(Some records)
⟨

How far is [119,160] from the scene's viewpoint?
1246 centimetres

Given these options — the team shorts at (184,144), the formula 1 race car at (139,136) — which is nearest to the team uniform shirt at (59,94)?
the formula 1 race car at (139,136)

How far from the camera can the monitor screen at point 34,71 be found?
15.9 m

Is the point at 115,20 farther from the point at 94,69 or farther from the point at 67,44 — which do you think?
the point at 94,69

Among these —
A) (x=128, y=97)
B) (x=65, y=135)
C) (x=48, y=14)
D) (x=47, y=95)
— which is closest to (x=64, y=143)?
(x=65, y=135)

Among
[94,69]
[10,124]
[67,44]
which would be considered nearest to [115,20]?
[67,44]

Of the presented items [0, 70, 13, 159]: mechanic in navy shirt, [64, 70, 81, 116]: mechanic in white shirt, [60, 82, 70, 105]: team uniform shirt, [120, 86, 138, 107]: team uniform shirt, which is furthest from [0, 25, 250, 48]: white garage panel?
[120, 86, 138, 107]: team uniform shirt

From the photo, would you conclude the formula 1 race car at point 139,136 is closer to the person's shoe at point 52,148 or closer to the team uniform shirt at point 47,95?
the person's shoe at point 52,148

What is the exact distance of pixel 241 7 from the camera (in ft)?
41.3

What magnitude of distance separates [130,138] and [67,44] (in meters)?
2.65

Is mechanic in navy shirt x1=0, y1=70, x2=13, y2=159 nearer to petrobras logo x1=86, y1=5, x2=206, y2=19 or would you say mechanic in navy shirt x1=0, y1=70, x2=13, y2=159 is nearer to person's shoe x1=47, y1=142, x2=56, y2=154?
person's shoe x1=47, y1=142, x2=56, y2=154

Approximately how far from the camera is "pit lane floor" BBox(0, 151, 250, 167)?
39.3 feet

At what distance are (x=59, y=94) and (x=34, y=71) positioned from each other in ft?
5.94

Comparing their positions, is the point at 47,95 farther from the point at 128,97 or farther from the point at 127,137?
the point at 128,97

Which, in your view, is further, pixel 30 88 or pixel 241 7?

⟩

## YOUR GOAL
Write out all the items above again, swapping "mechanic in navy shirt" for "mechanic in dark blue shirt" wherever it occurs and leaving everything else unchanged.

## RESPONSE TO THIS TASK
How far is [119,160] from the scene's viewpoint?
1246 centimetres

Given these options — the team shorts at (184,144), the formula 1 race car at (139,136) — which is nearest to the team uniform shirt at (59,94)?
the formula 1 race car at (139,136)

How far from the camera can the monitor screen at point 34,71 be found?
15.9 m

Is the point at 115,20 farther from the point at 94,69 or farther from the point at 67,44 — which do you think?
the point at 94,69

Among these —
A) (x=128, y=97)
B) (x=65, y=135)
C) (x=48, y=14)
D) (x=47, y=95)
— which is closest to (x=64, y=143)?
(x=65, y=135)

Among
[94,69]
[10,124]
[67,44]
which would be considered nearest to [115,20]?
[67,44]

Of the presented items [0, 70, 13, 159]: mechanic in dark blue shirt, [64, 70, 81, 116]: mechanic in white shirt, [60, 82, 70, 105]: team uniform shirt, [120, 86, 138, 107]: team uniform shirt, which is furthest from [0, 25, 250, 48]: white garage panel?
[120, 86, 138, 107]: team uniform shirt

From the photo, would you conclude the formula 1 race car at point 139,136 is closer to the person's shoe at point 52,148 or closer to the team uniform shirt at point 47,95?
the person's shoe at point 52,148

What is the exact distance of pixel 241 7 from the camera (in ft)?
41.3

What magnitude of distance separates [130,138] and [67,44] (in meters)?
2.65

Is mechanic in dark blue shirt x1=0, y1=70, x2=13, y2=159 nearer to petrobras logo x1=86, y1=5, x2=206, y2=19 or would you say mechanic in dark blue shirt x1=0, y1=70, x2=13, y2=159 is nearer to person's shoe x1=47, y1=142, x2=56, y2=154?
person's shoe x1=47, y1=142, x2=56, y2=154

Approximately how far from the camera is "pit lane floor" BBox(0, 151, 250, 167)?
39.3 feet

At what distance are (x=59, y=94) and (x=34, y=71) positioned from each other in ft?
5.94

Comparing their positions, is the point at 47,95 farther from the point at 128,97 or farther from the point at 127,137?
the point at 128,97

Which, in your view, is further, pixel 30 88 or pixel 241 7?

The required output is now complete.